Athletic development specialists dedicated to the art and science of excellence in movement

Gender and Age Performance Progressions in the Marathon

The Olympic marathons are the horizon, which are unique in that genders run separately.  Women’s running has seen enormous growth at all levels after the women’s marathon was introduced to the Games in 1984.  I’m not suggesting any causation via the Olympics as many factors have contributed to growth.  What were once world class times are now back of the pack in the Olympic Trials.  However, if performance improvements continue to persist, it’s critical to strive for depth at all levels of the sport to drive athletes forward.  2:30 runners push the 2:20; 2:40 push the 2:30; 3:00 push the 2:50…etc. 

Predicting the trajectory of women’s running can be tricky due to many female Olympic Trials participants and aspirants using the post-Olympic year for childbirth.  It would be interesting to gather additional statistics on this sub-group.  Fortunately, unlike high level race horses that retire to the breeding shed but never return to racing, women runners can return to compete at equal if not higher levels than pre-childbirth.     

Two studies recently explored gender differences between females and males at the New York City Marathon, which is a fairly representative sample due to its size and more competitive vibe than many participatory events.  Hunter (2012) looked at results form 1980-2010 and isolated top ten finishers in each five year age group from age 20-79.  Within each age group, there was a greater relative drop from first place to tenth place within each female age group as compared to each male age group.  Although gender differences became more pronounced with advanced age, the overall difference between genders has decreased from 1980-2010. 

Additionally, authors observed that 34% of the difference among age group winners could be explained by the ratio of male-to-female finishers.  Although physiological factors are often used to explain gender performance differences, this data suggests that overall depth plays as much if not a greater role.  The more women we can get competing at all levels, the more robust the vertical integration of talent can become.  Everyone strives to achieve more when they are chased by more and have more to chase. 

In a related study of New York City Marathon runners from a similar time period, Lepers (2012) focused on masters runners (age 40+) and noted that times decreased significantly for males above 64 years old and females above 44 years old.  Gender differences decreased over the last thirty years but have remained steady the last ten.  Authors concluded, “These data suggest that male (≥65 years) and female (≥45 years) master runners have probably not yet reached their limits in marathon performance. The relative stability of gender differences in marathon running times across the different age groups over the last decade also suggests that age-related declines in physiological function do not differ between male and female marathoners.”    

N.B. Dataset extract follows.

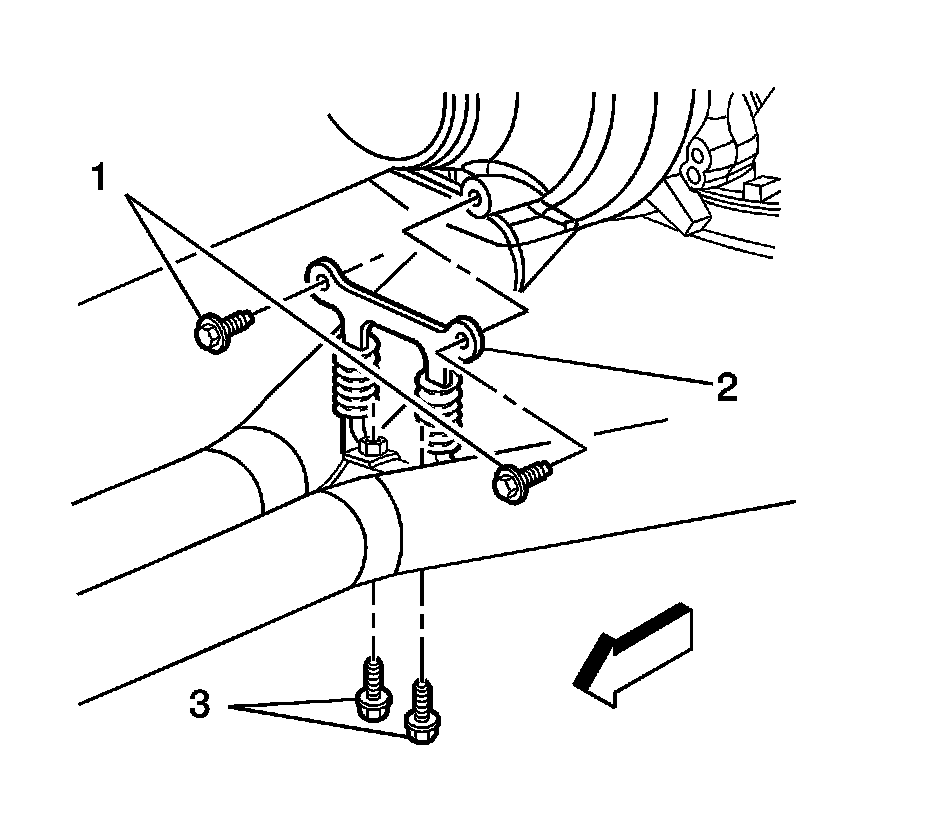 1
2
3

Women’s marathoning has grown immensely in the last thirty years and these stats indicate there’s room for continued growth at all levels.  If we can continue to foster depth in the ranks, it is likely even better performances are on the horizon for the 2016 and 2020 Olympic quadrenniums.  


Hunter SK, Stevens AA.  Sex Differences in Marathon Running with Advanced Age: Physiology or Participation?  Med Sci Sports Exerc. 2012 Jul 26. [Epub ahead of print]

Lepers R, Cattagni T.  Do older athletes reach limits in their performance during marathon running?  Age (Dordr). 2012 Jun;34(3):773-81. Epub 2011 May 27.